→ EXTRACTED TEXT
+--
Hi Wallace, the BAO is described as a "rare 3 knife model" -is that likely to be correct? - Ive not come across old Wadkins to have anything but 2 knife blocks and would surprised if its an option.


----------



## Morty (23 Feb 2022)

Do I see a 3 core cable feeding into the back of the machine on picture 4 ??? so could be a single phase feed + converter inside but no mention in description


----------



## RobinBHM (23 Feb 2022)

Morty said:


> Do I see a 3 core cable feeding into the back of the machine on picture 4 ??? so could be a single phase feed + converter inside but no mention in description


Yes, I thought that it was a 3 core cable in that image, but on image 1 it looks like there is 4 cores


----------



## Cozzer (23 Feb 2022)

Just my point of view....

95% feedback would've raised alarm number 1.
I would've clicked on the seller's feedback number, picked on the red negatives, and read them. I'd have also figured out what %age negatives to number of sales in the last month/6 months/year.
If the negs complained about lack of comms/item descriptions/seller's attitude, I'd have moved on, sharpish.


----------



## Distinterior (23 Feb 2022)

RobinBHM said:


> its listed as Colchester -North Essex, I guess



I'm in that area....PM me Robin if you think I could help....

Tim.


----------



## Jonm (23 Feb 2022)

RobinBHM said:


> many thanks -I fully agree I'm in the wrong for not asking questions beforehand.
> 
> I took the description of "good condition, no faults" at face value -since winning the bid, I was only after reassurance that was the case -I made it very clear to the seller that I was committed to buying subject only to confirmation about shipping.


It is easy to be wise after the event and it would have been better to ask the questions beforehand. However you are only asking for confirmation that the item is “as described” given the difficulty in returning it.

I have not read all the comments on here but someone on eBay tried to scam me with purchase of a rough terrain fork lift truck. Long way away, Scotland, all went pear shaped when I tried to arrange for an expert to inspect it prior to purchase.


RobinBHM said:


> I get the impression it’s the partners account given some of the items are dresses!


That is what I thought with the fork lift, turned out it was a stolen account.

So be careful, personally I would not part with that sort of money for something unseen either by myself or someone with knowledge of the machine.
Edit- looks like you have an offer from Disinterior, I would follow it up.


----------



## shed9 (23 Feb 2022)

Ask for an invoice and in that ask reiterate your previous request on the condition of the machine, you are merely asking them to confirm. Ask for a contact number and / or location details advising that you will explore your own collection as an option.
+--
Excerpt from a dataset:
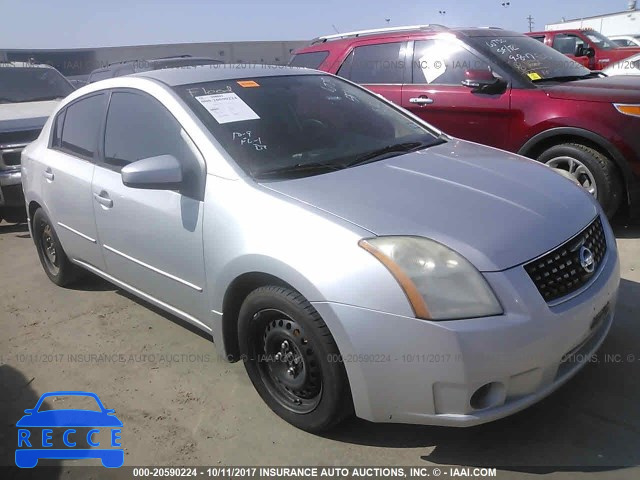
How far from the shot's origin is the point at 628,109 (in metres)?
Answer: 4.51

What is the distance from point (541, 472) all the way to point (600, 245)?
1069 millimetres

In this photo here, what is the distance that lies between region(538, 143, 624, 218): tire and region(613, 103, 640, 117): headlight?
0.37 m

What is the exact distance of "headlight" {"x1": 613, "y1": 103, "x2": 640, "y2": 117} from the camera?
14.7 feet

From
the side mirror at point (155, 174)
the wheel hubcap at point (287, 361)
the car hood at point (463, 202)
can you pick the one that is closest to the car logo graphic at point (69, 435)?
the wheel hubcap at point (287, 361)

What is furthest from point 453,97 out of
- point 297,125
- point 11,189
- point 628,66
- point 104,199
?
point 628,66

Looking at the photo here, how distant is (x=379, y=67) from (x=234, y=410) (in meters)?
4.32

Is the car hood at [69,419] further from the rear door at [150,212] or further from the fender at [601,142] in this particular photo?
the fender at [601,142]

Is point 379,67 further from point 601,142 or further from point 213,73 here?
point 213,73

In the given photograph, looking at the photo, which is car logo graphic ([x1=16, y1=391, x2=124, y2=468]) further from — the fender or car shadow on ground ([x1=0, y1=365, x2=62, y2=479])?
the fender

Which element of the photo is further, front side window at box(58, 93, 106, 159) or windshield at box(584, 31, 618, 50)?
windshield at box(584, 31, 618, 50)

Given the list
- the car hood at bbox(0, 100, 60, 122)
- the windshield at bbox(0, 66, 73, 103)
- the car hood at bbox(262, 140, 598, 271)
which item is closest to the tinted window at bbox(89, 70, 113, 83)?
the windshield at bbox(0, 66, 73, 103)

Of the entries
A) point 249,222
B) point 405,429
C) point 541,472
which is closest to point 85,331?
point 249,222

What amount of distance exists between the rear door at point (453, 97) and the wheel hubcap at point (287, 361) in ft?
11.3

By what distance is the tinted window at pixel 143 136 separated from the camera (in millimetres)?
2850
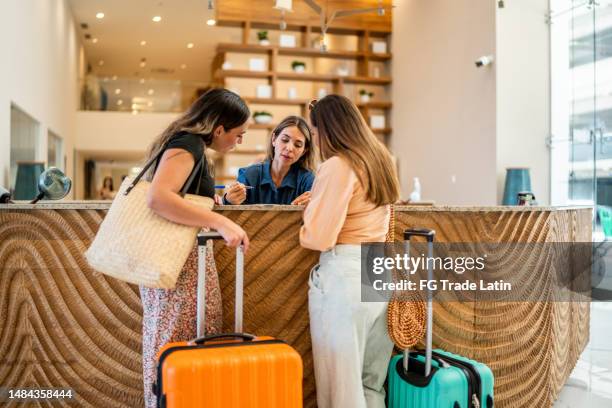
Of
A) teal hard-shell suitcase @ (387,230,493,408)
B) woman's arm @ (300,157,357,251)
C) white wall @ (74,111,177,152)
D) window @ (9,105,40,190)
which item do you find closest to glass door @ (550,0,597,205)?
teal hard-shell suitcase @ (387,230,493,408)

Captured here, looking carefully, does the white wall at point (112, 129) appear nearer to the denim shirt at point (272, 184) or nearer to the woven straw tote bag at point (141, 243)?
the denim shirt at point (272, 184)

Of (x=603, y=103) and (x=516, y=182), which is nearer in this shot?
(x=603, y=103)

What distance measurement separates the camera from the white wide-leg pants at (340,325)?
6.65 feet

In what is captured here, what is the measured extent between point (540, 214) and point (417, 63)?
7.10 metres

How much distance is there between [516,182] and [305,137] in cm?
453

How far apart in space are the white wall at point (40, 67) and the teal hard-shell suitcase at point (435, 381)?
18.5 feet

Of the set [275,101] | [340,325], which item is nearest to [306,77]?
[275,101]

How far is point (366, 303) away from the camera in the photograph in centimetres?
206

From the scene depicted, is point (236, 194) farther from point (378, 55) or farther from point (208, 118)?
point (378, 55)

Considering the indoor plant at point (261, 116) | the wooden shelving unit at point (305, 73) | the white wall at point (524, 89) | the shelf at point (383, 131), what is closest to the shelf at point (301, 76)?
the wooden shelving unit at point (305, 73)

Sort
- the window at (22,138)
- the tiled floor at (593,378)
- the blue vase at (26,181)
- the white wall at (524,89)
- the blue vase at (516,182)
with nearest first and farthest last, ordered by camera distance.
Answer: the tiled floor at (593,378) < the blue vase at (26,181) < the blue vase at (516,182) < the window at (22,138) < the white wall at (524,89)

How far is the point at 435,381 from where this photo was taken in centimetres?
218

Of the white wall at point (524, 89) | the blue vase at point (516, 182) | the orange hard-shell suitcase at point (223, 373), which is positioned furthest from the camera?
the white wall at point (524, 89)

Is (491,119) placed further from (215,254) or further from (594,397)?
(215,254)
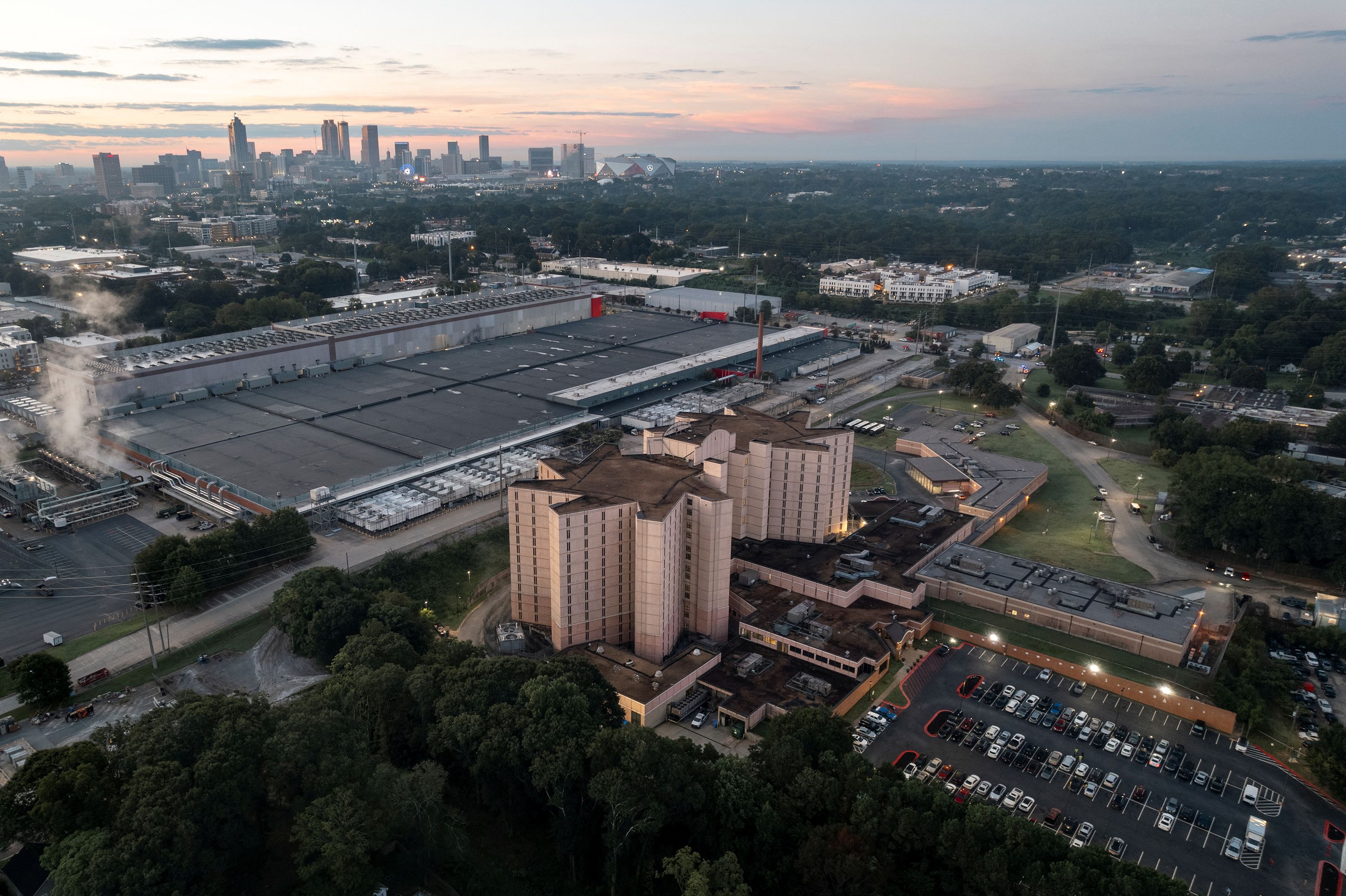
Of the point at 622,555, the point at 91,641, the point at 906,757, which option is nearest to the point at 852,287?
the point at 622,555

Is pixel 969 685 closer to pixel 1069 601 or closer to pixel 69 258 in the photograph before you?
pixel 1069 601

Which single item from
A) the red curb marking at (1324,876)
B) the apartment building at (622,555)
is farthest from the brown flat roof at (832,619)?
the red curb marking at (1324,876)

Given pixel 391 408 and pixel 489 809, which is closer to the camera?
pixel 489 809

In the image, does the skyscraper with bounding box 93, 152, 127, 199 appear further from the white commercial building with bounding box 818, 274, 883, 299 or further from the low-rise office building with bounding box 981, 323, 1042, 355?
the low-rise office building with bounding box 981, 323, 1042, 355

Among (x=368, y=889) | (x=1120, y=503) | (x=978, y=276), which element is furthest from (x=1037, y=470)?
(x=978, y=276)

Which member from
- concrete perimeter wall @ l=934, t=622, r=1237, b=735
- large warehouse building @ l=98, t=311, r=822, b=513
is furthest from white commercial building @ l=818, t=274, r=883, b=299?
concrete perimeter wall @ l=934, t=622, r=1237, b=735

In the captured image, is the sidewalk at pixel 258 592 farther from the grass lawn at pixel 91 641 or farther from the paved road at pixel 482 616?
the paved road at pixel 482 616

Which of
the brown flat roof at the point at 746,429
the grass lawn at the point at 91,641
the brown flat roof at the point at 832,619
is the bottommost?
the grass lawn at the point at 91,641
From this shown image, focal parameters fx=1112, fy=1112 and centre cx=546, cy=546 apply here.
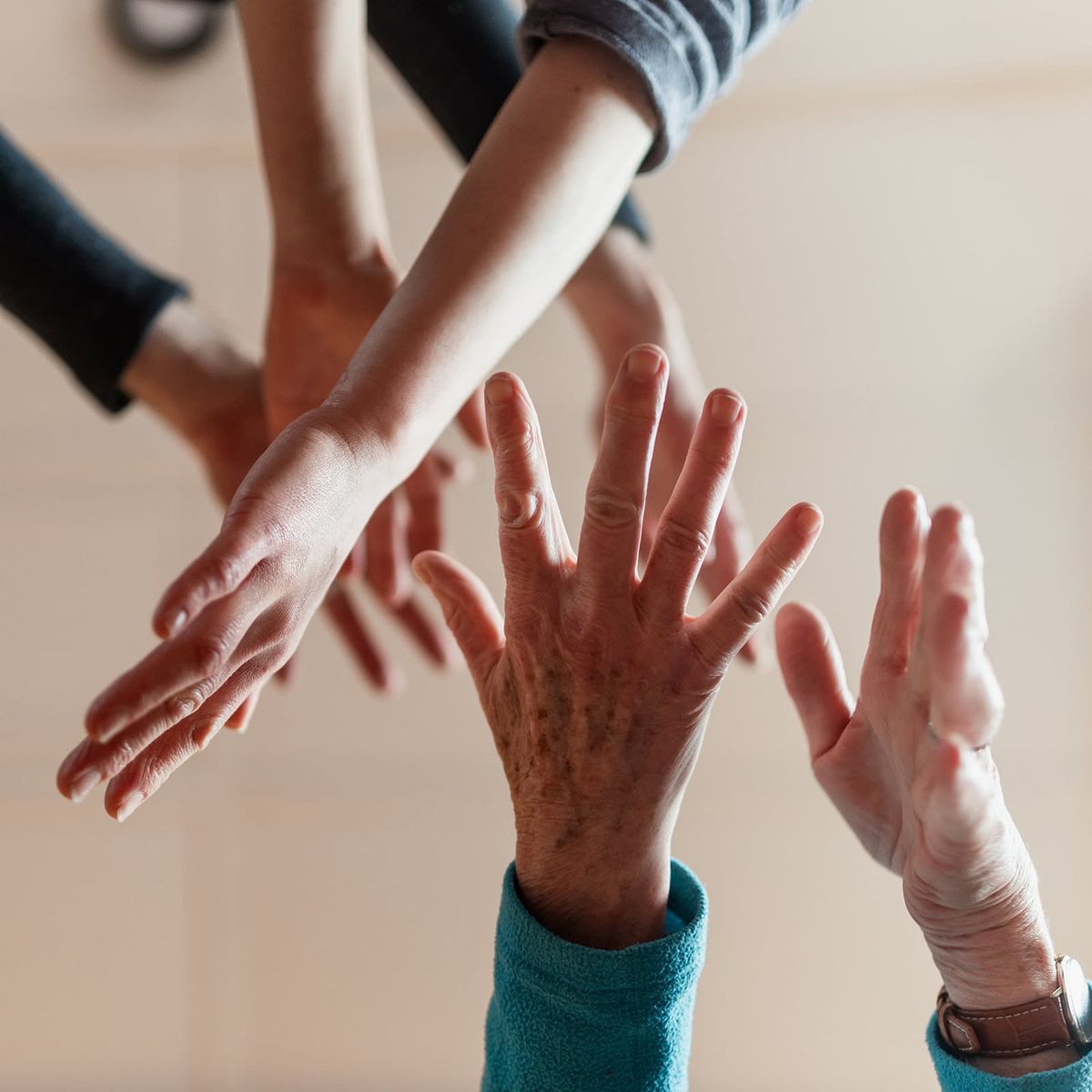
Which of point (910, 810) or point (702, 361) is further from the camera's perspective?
+--
→ WHAT TO DO
a) Answer these questions about the forum thread on buying a machine through eBay:
(i) What feedback percentage does Cozzer say would have raised the first alarm?
(ii) What did someone on eBay try to scam Jonm with?
(iii) Where is the item listed, according to the quoted post from RobinBHM that Distinterior replies to?
b) Write the next part of the forum thread about buying a machine through eBay, starting after its final sentence.

→ EXERCISE ANSWERS
a)
(i) 95%
(ii) A rough terrain fork lift truck
(iii) Colchester, North Essex

b)
Yes it should have been done before winning the bid but if this is a genuine seller the worst that will happen is he will be slightly irked but will probably understand. Use Ebay or paypal to pay, you will get a unique number /QR code from ebay to present to the seller when you collect. Maybe use a credit card in that payment chain to ebay or paypal for extra security (charge back). Do not share the QR code prior to collection, especially if the seller asks before then.

It is a pallet delivery, it states it in the description. I've had Ebay pallet deliveries in the past and it's been generally okay but that's been more luck than design. Personally I'd avoid hiring a van as without doing a site survey this is possibly a waste of time and money. Shifting >275kg from a strangers house and into a van is no easy feat. That said, if you turn up and there is a major issue in the description, easier to walk away and request your cash back.

Message ebay using the item number and specifically ask if this item is covered by their Money Back Guarantee. Have that conversation now and have it in chat, not verbally so you get the chat transcript. Technically it is eligible although if you use your own courier you are not covered.

You are perfectly within your rights to do what you feel prudent in parting with £1,200 of your own funds, especially if you are just looking for reassurance.

Apologies if there is some egg sucking advice up there ^.


----------



## TRITON (23 Feb 2022)

I think you'll probably be fine, oh boy the doom mongers on this thread 
Its an old machine yes, but most of the ones people have here and have bought from other sources were also old machines and unless you want to embark on a strip down and renovation nightmare, I'd just put it into service and work it from there.

The seller seems a bit of a hit miss, certainly no morals when it comes to not sending things that didnt reach their expectation of price, but i dont see that being an aspect on this sale, so probably best disclude them from the equation.
I've always sent, even when it didnt go as high as i hoped, but more recently on my sales i use a set price, saves any disappointment.

I'd also agree with many that hiring a van is a very good idea, but thats a seriously heavy lump of cast iron, so how you would load it should be a consideration, and while the seller might offer to help, thats not a given, so you cant rely upon it.


Cozzer said:


> 95% feedback would've raised alarm number 1.


Well yes and no.
Plenty of people have have negs left for scurrilous reasons - the sky wasnt blue that day, or it arrived beyond a three day limit the buyer had set themselves to cross 2 Oceans and 4 deserts, so people do leave dumb feedback for a host of reasons, some even use the neg feedback system to try to scrape back some money because its not _exactly_ as they thought it would be and when told they can send it back but theres going to be no discounts go off in a huff and leave a neg.

I place a policy in my listings - you have any problems, 'Just send it back to me for a full refund return postage included.'

I think you need to consider what you are buying, what can effectively go wrong, can that be sorted easily, and if there is something amiss you have to sort, did you still do well price wise over what you've spent, and what any replacement part is likely to cost.
EG. A bit back a customer return sawbench with pretty much zero use sold in Axminsters ebay for just under £600, the saw retails at £3000 industrially rated. (What a bargain ), especially as postage was included, or a fiver) Even if that arrived with a burnt out motor, a replacement cost you would still have done extremely well.

There doesnt look to be anything physically wrong with it. The motor might be fubar, but we at this stage dont know that. All in all it looks in well used but still pretty good cosmetic condition. Certainly isnt rusted to hell and back.

Last point. Say there is something wrong with it and its completely non functional. The sale is 'used' so you have ebay assurances you can return it. And given its cost £1120 you can threaten small claims court should the seller refuse to take it.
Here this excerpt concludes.